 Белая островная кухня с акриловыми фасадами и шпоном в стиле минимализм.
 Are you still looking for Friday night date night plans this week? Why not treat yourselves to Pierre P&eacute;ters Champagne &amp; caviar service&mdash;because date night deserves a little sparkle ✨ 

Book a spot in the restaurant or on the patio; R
--
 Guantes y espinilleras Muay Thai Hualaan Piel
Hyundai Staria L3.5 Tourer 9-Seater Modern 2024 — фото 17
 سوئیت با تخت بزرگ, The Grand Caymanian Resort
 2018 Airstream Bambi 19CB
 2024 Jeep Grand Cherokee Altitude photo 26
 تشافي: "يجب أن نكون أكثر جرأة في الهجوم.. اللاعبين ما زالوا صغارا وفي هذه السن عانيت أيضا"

§ Prompt:
Express the stretch of records from the line containing "Guantes y espinilleras" through the line containing "أن نكون أكثر" as a JSON list of strings, one string per line, leaving out blank lines.

§ Answer below:
[
  " Guantes y espinilleras Muay Thai Hualaan Piel",
  "Hyundai Staria L3.5 Tourer 9-Seater Modern 2024 — фото 17",
  " سوئیت با تخت بزرگ, The Grand Caymanian Resort",
  " 2018 Airstream Bambi 19CB",
  " 2024 Jeep Grand Cherokee Altitude photo 26",
  " تشافي: \"يجب أن نكون أكثر جرأة في الهجوم.. اللاعبين ما زالوا صغارا وفي هذه السن عانيت أيضا\""
]